Erstellt: Dienstag, 27. November 2018

(joER). Das "Waldsterben" war in den 1980 und 1990er Jahren in aller Munde - in den letzten Jahren ist es jedoch ruhig um das Thema geworden. Nicht zuletzt aufgrund der intensiven medialen Debatte wurden die damals für das Waldsterben hauptverantwortlichen Schadstoff-Immissionen stark reduziert, was den Wald bedeutend entlastet hat. Eine soeben in der Fachzeitschrift Nature Communications publizierte Studie der Humboldt-Universität zu Berlin (HU) dokumentiert stark steigende Baummortalität in Mitteleuropas Wäldern in den letzten 30 Jahren.

In letzter Zeit häufen sich jedoch wieder Meldungen über tote Bäume in den Wäldern Mitteleuropas. Eine Forschergruppe der HU und der Universität für Bodenkultur in Wien hat die Baummortalität in Deutschland, Österreich, Polen, Tschechien, der Slowakei und der Schweiz untersucht. Die Wissenschaftler*innen um Cornelius Senf und Rupert Seidl konnten anhand von 720. 000 manuell interpretierten Satellitenbildern zeigen, dass sich die Mortalität in Mitteleuropas Wäldern in den letzten dreißig Jahren verdoppelt hat.

War 1985 im Schnitt noch ein halbes Prozent der Waldfläche pro Jahr von Mortalität betroffen, so waren es 2015 bereits ein Prozent pro Jahr.
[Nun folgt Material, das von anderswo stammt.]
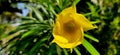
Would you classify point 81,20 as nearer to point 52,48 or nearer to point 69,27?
point 69,27

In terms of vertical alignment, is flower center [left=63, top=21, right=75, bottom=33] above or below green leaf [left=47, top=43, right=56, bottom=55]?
above

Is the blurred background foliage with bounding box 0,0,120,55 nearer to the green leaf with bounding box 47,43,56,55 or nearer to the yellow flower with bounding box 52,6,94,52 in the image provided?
the green leaf with bounding box 47,43,56,55

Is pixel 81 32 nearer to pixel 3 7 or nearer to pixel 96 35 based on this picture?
pixel 96 35

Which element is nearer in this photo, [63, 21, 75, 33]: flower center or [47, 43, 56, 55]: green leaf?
[63, 21, 75, 33]: flower center

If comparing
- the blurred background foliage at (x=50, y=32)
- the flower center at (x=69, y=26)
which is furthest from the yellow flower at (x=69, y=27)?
the blurred background foliage at (x=50, y=32)

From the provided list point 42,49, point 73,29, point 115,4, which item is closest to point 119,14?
point 115,4

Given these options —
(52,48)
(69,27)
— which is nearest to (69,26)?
(69,27)

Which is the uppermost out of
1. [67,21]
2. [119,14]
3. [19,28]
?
[67,21]

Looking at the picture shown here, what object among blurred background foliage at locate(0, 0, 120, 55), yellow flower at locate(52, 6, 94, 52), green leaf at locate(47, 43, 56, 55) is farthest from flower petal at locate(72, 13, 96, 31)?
green leaf at locate(47, 43, 56, 55)
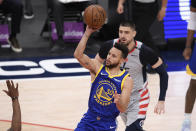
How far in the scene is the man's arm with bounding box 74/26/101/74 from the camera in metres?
4.37

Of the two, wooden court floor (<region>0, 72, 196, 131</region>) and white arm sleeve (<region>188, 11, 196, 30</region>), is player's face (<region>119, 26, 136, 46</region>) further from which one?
wooden court floor (<region>0, 72, 196, 131</region>)

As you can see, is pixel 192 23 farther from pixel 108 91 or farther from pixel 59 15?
pixel 59 15

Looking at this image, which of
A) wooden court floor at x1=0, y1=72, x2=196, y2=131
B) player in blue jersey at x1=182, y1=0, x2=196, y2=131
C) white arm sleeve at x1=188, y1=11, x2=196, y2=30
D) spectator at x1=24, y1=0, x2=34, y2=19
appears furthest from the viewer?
spectator at x1=24, y1=0, x2=34, y2=19

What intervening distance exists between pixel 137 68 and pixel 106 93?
2.86 ft

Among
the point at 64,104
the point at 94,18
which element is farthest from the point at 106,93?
the point at 64,104

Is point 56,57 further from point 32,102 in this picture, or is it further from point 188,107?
point 188,107

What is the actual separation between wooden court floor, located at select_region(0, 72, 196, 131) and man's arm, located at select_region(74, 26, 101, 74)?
1608mm

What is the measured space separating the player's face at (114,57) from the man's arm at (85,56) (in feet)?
1.00

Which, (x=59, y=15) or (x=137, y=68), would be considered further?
(x=59, y=15)

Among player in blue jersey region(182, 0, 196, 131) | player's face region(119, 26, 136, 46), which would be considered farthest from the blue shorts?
player in blue jersey region(182, 0, 196, 131)

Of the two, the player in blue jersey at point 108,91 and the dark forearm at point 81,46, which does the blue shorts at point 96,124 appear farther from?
the dark forearm at point 81,46

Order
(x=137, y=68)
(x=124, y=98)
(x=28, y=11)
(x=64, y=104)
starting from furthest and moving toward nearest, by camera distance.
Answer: (x=28, y=11) < (x=64, y=104) < (x=137, y=68) < (x=124, y=98)

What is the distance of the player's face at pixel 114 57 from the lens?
4.22m

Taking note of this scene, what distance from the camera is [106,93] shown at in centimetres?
428
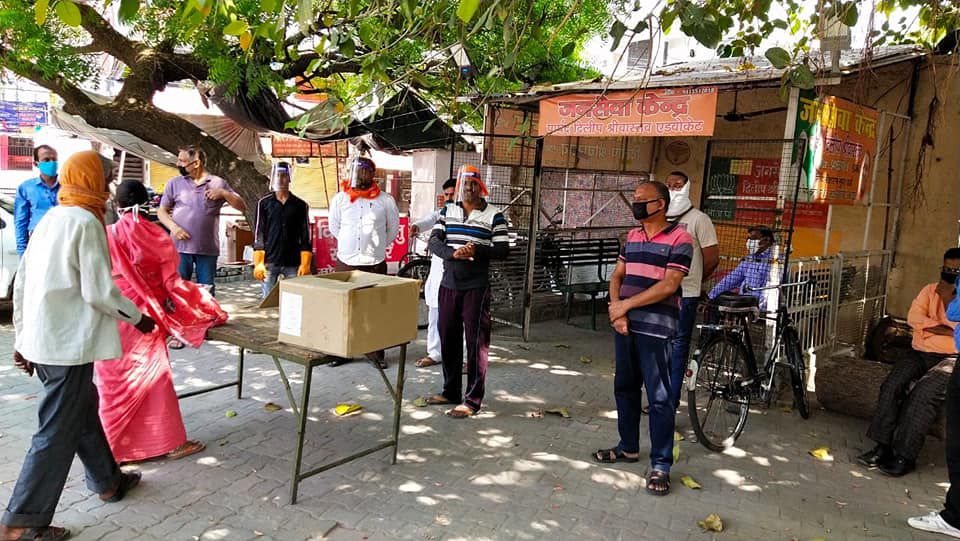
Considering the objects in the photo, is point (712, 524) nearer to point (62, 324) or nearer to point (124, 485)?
point (124, 485)

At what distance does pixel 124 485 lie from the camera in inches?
152

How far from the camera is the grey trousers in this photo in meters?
3.26

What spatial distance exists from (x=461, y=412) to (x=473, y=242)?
134 cm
Insgesamt ist somit jährlich eine Waldfläche von rund 3. 000 km2 betroffen, das entspricht in etwa der Fläche des Saarlands. Basierend auf den nun vorliegenden Daten ist erstmals klar, dass die aktuelle Welle der Baummortalität jene des "Waldsterbens" vor 30 Jahren deutlich übersteigt.

Die Gründe für das zunehmende Baumsterben sind vielfältig. So waren die letzten Jahre von klimatischen Extremen geprägt, die dem Wald stark zusetzten. "Winterstürme und Borkenkäfer, welche sich durch die warmen und trockenen Bedingungen rasch vermehren, verursachen großflächige Baummortalität", so der Hauptautor der Studie, Cornelius Senf. Ein weiteres Ansteigen der Baummortalität im Klimawandel ist daher wahrscheinlich.

Doch auch die menschliche Nutzung des Waldes in Mitteleuropa hat in den letzten Jahrzehnten zugenommen, da Holz ein stark nachgefragter, lokal verfügbarer und natürlicher Rohstoff ist. Diesbezüglich dokumentiert die Studie, dass der Waldbau in den letzten 30 Jahren deutlich schonender geworden ist. "Unsere Daten zeigen eine Verschiebung von großflächigen Kahlschlägen hin zu einer kleinflächigen Öffnungen des Kronendachs und der Entnahme von nur wenigen Bäumen pro Bestand", meint Rupert Seidl.

Noch eine weitere, auf den ersten Blick paradox anmutende Entwicklung fanden die Forscher in ihren Daten. Während die von Baummortalität betroffene Waldfläche über die letzten 30 Jahre zunahm, änderte sich die Anzahl der sterbenden Bäume in Mitteleuropas Wäldern kaum. Dies lässt sich dadurch erklären, dass heute tendenziell ältere und größere Bäume sterben als in der Vergangenheit und diese im Kronendach des Waldes eine größere Lücke hinterlassen.

"Ob wir aktuell eine neue Phase des Baumsterbens erleben hängt also auch davon ab, welche Maßzahl man dafür heranzieht", betonen die Forscher. Das Baumsterben jedoch nicht gleich "Waldsterben" ist, darüber sind sie sich einig, denn: Vielerorts wächst unter den abgestorbenen Bäumen bereits die nächste Baumgeneration heran.